2. Added the following lines to /etc/rc.conf
   slapd_enable="YES"
   slapd_flags='-h "ldapi://var/run/openldap/ldapi/ ldap://0.0.0.0/"'
   slapd_sockets="/var/run/openldap/ldapi"

rebooted, and the system came up fine.  Unfortunately, it does not
start slapd.   Went into /usr/local/etc/rc.d and did a ./slapd start.

following the article at Onlamp.com to create an address book.
my slapd.conf is:

#
# See slapd.conf(5) for details on configuration options.
# This file should NOT be world readable.
#
include         /usr/local/etc/openldap/schema/core.schema
include         /usr/local/etc/openldap/schema/cosine.schema
include        /usr/local/etc/openldap/schema/inetorgperson.schema

# Define global ACLs to disable default read access.

# Do not enable referrals until AFTER you have a working directory
# service AND an understanding of referrals.
#referral       ldap://root.openldap.org

pidfile         /var/run/openldap/slapd.pid
argsfile        /var/run/openldap/slapd.args

# Load dynamic backend modules:
modulepath      /usr/local/libexec/openldap
moduleload      back_bdb
# moduleload    back_ldap
# moduleload    back_ldbm
# moduleload    back_passwd
# moduleload    back_shell

# Sample security restrictions
#       Require integrity protection (prevent hijacking)
#       Require 112-bit (3DES or better) encryption for updates
#       Require 63-bit encryption for simple bind
# security ssf=1 update_ssf=112 simple_bind=64

# Sample access control policy:
#       Root DSE: allow anyone to read it
#       Subschema (sub)entry DSE: allow anyone to read it
#       Other DSEs:
#               Allow self write access
#               Allow authenticated users read access
#               Allow anonymous users to authenticate
#       Directives needed to implement policy:
# access to dn.base="" by * read
# access to dn.base="cn=Subschema" by * read
# access to *
#       by self write
#       by users read
#       by anonymous auth
#
# if no access controls are present, the default policy
# allows anyone and everyone to read anything but restricts
# updates to rootdn.  (e.g., "access to * by * read")
#
# rootdn can always read and write EVERYTHING!
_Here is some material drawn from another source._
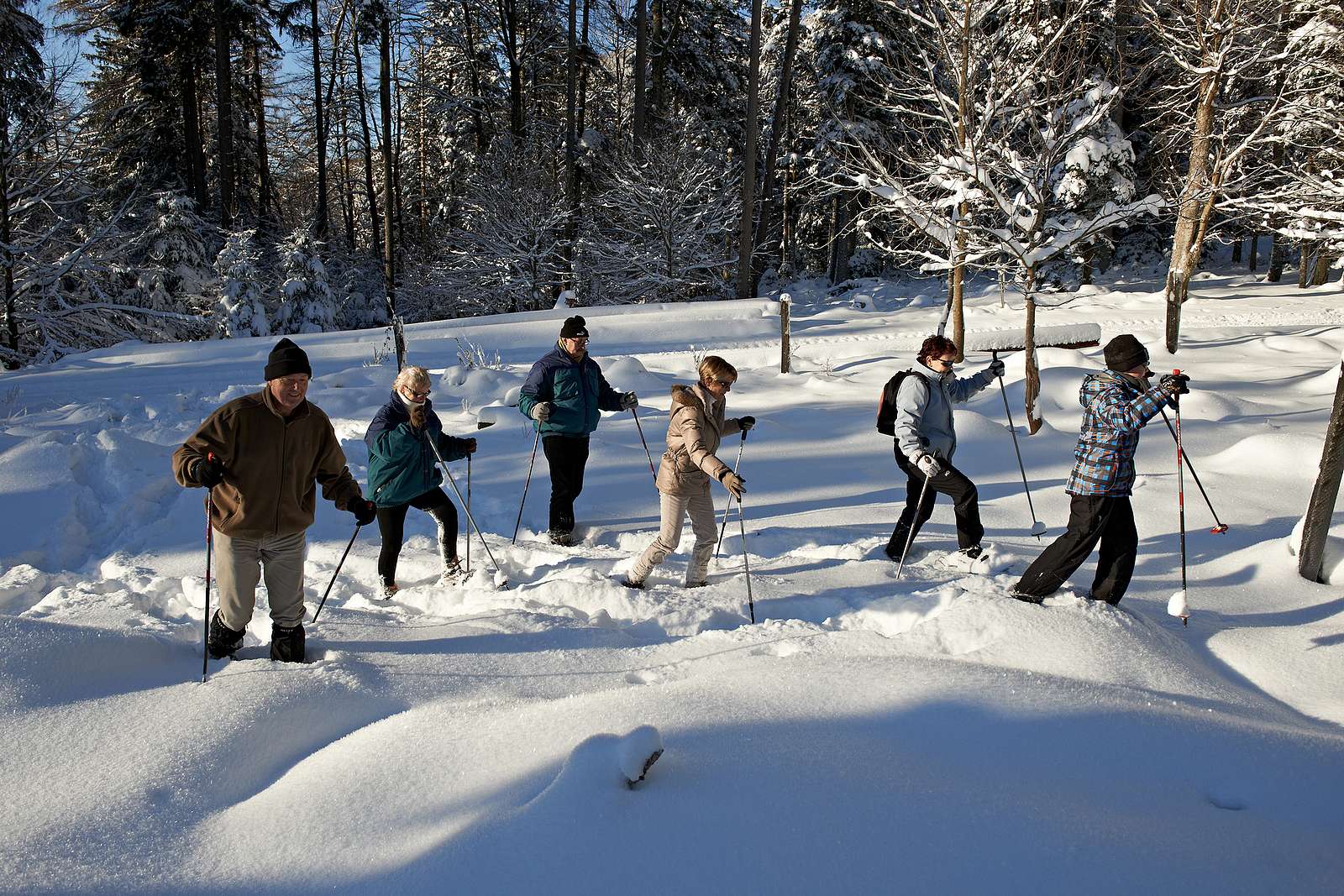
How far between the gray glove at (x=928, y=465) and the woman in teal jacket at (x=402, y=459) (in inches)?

#######################################################################
# BDB database definitions
#######################################################################

database        bdb
suffix          "dc=osborneinternal, dc=com"
rootdn          "cn=Manager, dc=osborneinternal, dc=com"
# Cleartext passwords, especially for the rootdn, should
# be avoid.  See slappasswd(8) and slapd.conf(5) for details.
# Use of strong authentication encouraged.
rootpw secret
# The database directory MUST exist prior to running slapd AND
# should only be accessible by the slapd and slap tools.
# Mode 700 recommended.
directory       /var/db/openldap-data
# Indices to maintain
index   objectClass     eq


when I try to do a :

mailman# ldapadd -D 'dc=osborneinternal, dc=com' -f directory.ldif -W
the system prompts
Enter LDAP Password:
I type in my password exactly as it is in the slapd.conf.  So in the above
slapd.conf it would be the password "secret" without quotes.  No, its not
really the word
secret, and yes its internal so its intended to be a clear text password.

The system replies with :
ldap_bind: Invalid credentials

how the heck do I get this to work ?

thanks for any pointers, tips, etc.  And sorry for the length.